■ Exercise objective: Copy out, word for word, the material starting with the line that contains "Vertically, is point" and going on through the end of the material.

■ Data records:

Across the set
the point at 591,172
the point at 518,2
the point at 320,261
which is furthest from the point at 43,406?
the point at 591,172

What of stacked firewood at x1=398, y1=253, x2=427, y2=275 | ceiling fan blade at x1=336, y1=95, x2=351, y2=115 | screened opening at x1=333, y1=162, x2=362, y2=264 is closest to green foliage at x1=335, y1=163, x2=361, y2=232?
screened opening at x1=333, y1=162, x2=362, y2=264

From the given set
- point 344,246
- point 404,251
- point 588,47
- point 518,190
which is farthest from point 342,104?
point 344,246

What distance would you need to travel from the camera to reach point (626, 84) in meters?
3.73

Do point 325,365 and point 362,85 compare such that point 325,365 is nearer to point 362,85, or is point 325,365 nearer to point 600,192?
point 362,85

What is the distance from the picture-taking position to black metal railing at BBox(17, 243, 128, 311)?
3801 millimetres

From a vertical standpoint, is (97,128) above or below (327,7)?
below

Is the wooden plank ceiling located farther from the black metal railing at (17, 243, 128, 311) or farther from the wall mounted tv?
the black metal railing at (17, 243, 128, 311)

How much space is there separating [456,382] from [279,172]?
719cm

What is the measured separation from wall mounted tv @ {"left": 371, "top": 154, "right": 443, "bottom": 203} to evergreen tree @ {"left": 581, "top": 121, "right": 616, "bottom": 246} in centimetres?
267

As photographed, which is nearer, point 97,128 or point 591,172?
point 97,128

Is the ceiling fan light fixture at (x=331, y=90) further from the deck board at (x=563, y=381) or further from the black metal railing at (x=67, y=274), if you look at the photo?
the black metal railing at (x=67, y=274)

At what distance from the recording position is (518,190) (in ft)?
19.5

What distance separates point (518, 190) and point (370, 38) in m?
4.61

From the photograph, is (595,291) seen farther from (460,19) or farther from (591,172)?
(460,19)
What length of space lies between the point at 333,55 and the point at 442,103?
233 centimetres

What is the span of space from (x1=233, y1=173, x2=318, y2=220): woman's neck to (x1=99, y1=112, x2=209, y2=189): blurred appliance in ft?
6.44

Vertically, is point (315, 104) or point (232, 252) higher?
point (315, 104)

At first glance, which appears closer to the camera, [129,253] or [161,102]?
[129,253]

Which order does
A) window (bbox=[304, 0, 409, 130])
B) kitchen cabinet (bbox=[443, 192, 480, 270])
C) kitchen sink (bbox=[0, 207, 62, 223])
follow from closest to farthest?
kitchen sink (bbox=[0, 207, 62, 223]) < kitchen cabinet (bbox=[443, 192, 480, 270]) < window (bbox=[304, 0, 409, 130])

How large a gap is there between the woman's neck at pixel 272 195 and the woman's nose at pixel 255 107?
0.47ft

■ Answer to this problem:
Vertically, is point (315, 104) or point (232, 252) higher?
point (315, 104)

At first glance, which appears closer to the camera, [129,253] or [161,102]?
[129,253]

Which order does
A) window (bbox=[304, 0, 409, 130])
B) kitchen cabinet (bbox=[443, 192, 480, 270])
C) kitchen sink (bbox=[0, 207, 62, 223])
follow from closest to farthest?
kitchen sink (bbox=[0, 207, 62, 223]) < kitchen cabinet (bbox=[443, 192, 480, 270]) < window (bbox=[304, 0, 409, 130])

How large a gap is there between the woman's neck at pixel 272 195 and the woman's nose at pixel 255 107?
0.47ft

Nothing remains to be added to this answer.